We denote the Percent Move at Index \(t\) as \(\%\Delta X_t\), and we compute it as follows.

\(\displaystyle{\%\Delta X_t = \frac{X_t - X_{t - 1}}{X_{t - 1}}, \space X_{t - 1} \neq 0}\)

We then normalize the Percent Move to have values between \(1\) and \(10\). We denote the Normalized Percent Move as \(\%\Delta X^{(N)}_t\), and we compute it as follows.

\(\displaystyle{\%\Delta X^{(N)}_t(n) = 1 + 9\cdot\frac{\%\Delta X_t - \min_t(\%\Delta X,n)}{\max_t(\%\Delta X,n) - \min_t(\%\Delta X,n)}}\)

For an explanation of the functions \(\max_t()\) and \(\min_t()\), refer to our descriptions of the Moving Maximum and Moving Minimum.
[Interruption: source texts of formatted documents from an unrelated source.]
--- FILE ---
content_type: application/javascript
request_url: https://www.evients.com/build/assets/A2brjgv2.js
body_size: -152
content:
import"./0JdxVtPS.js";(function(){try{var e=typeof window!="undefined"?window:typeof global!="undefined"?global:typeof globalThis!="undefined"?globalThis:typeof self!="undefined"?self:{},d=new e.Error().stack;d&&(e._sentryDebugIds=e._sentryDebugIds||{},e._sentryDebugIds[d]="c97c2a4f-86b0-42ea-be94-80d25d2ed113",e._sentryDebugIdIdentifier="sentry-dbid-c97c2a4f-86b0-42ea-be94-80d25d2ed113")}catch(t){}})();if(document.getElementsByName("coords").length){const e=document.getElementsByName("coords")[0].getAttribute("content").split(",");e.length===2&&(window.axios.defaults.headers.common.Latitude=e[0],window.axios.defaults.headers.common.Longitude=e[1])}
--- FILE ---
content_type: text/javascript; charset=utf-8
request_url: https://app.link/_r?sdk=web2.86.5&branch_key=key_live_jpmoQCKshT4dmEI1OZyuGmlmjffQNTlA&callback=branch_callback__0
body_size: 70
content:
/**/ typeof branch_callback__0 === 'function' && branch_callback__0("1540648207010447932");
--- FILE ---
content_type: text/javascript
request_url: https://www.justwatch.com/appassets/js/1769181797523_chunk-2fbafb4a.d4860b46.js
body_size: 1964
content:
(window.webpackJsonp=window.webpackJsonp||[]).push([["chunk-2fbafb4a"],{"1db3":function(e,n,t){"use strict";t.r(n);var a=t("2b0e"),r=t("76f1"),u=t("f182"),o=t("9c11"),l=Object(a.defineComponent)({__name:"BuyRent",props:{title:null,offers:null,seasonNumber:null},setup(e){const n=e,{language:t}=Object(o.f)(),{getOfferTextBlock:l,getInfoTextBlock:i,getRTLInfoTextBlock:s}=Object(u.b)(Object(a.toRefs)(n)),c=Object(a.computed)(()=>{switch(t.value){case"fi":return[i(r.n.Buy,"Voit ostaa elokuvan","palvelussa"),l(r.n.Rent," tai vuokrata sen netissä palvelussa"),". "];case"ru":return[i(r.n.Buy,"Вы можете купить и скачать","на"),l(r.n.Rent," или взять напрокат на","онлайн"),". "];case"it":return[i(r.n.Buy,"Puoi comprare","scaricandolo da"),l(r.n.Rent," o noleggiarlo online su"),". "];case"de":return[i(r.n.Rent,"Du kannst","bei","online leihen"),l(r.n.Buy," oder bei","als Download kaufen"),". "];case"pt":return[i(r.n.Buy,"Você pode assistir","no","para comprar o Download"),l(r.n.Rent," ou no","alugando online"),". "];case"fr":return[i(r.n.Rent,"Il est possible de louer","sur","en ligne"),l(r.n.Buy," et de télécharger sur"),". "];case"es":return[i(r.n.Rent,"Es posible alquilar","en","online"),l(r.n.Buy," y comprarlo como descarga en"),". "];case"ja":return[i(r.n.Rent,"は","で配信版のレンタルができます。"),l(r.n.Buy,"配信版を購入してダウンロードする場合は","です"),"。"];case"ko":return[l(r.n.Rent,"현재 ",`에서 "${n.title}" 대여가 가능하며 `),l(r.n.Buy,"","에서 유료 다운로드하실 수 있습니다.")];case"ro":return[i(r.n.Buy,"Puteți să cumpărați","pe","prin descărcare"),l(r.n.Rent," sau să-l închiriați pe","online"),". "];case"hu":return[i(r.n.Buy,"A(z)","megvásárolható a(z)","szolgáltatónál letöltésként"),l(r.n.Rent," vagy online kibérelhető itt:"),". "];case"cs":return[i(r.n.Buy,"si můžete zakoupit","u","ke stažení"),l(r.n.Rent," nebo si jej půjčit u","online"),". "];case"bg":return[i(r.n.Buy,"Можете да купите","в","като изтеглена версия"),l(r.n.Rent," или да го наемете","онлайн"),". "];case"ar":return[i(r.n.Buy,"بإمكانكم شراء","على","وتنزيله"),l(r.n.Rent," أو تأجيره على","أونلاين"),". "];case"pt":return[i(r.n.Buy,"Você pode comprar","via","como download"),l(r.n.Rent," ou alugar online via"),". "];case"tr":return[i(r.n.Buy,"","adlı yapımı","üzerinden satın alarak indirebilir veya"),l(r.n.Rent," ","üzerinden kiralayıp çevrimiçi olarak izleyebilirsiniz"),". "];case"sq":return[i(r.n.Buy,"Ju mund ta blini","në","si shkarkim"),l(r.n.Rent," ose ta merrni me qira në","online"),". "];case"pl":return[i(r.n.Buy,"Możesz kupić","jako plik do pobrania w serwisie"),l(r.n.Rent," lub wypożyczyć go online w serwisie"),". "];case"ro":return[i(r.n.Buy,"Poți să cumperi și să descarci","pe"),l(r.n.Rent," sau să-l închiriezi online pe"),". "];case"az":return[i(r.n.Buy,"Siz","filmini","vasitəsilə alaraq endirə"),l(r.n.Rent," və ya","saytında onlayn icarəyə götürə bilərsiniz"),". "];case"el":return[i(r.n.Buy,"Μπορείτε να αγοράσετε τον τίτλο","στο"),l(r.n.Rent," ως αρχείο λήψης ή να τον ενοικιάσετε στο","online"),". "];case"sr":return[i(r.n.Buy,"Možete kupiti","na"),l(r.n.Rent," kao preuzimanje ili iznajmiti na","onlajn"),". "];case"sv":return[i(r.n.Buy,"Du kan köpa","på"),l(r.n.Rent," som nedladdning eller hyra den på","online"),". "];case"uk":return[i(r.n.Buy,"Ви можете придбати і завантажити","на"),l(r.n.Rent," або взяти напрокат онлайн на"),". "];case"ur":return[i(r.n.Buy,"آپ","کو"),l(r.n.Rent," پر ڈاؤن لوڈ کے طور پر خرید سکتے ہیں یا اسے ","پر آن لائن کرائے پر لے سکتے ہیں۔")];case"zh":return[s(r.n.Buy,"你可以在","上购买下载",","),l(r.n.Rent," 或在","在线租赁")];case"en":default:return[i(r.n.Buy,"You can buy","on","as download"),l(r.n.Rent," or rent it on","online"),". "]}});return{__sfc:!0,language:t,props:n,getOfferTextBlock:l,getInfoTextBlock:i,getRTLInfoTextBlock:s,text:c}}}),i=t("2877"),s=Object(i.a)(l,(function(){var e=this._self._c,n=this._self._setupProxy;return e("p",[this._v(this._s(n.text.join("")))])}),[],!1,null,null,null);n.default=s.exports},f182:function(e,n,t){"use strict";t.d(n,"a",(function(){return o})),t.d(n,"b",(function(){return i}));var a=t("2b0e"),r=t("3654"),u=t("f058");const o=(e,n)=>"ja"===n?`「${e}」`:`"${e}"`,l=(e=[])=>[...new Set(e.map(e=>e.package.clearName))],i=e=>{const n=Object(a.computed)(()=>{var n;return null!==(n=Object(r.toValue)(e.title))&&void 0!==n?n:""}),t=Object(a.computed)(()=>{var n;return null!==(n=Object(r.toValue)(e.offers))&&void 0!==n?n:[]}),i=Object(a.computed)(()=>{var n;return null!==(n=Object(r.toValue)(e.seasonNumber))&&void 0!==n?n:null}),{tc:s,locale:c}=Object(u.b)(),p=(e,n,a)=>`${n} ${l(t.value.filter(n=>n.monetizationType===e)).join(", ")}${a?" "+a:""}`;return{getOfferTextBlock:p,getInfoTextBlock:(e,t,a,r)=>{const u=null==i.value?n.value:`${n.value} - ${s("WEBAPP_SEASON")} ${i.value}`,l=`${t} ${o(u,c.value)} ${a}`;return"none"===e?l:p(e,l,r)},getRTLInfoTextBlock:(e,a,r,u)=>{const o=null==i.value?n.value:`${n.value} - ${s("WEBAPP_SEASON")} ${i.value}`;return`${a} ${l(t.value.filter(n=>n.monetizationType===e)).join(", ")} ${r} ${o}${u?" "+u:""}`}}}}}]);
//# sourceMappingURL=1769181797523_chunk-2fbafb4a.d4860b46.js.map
We then compute the Relative Volume Standard Deviation \(RV_t(n)\), and we normalize it to values between \(1\) and \(10\) just as we did with the Percent Move. The Normalized Relative Volume Standard Deviation is denoted as \(RV^{(N)}_t\), and we compute it as follows.

\(\displaystyle{RV^{(N)}_t(n) = 1 + 9\cdot\frac{RV_t(n) - \min_t(RV_t(n),n)}{\max_t(RV_t(n),n) - \min_t(RV_t(n),n)}}\)

Next we compute the ratio \(\frac{RV^{(N)}_t(n)}{\%\Delta X^{(N)}_t(n)}\), \(\left(\%\Delta X^{(N)}_t(n)\right) \neq 0\), as well as the Simple Moving Average and Standard Deviation of that ratio.

We denote the Freedom of Movement at Index \(t\) as \(FOM_t(X,n)\), and we compute it as follows.

\(\displaystyle{FOM_t(X,n) = \frac{\frac{RV^{(N)}_t(n)}{\%\Delta X^{(N)}_t(n)} - SMA_t\left(\frac{RV^{(N)}(n)}{\%\Delta X^{(N)}_t(n)}, n\right)}{\sigma_t\left(\frac{RV^{(N)}(n)}{\%\Delta X^{(N)}_t(n)}, n\right)}, \space \left(\sigma_t\left(\frac{RV^{(N)}(n)}{\%\Delta X^{(N)}_t(n)}, n\right) \neq 0\right) }\)

Note: Depending on the setting of the Moving Average Type Input, the Simple Moving Average in the above formula could be replaced with an Exponential Moving Average, a Linear Regression Moving Average, a Weighted Moving Average, a Wilders Moving Average, a Simple Moving Average - Skip Zeros, or a Smoothed Moving Average.

By default, \(FOM_t(X,n)\) is displayed as a histogram. If \(FOM_t(X,n) > N_{\sigma}\), then the Primary Color (green by default) is used. Otherwise, the Secondary Color (red by default) is used.


*Last modified Monday, 26th September, 2022.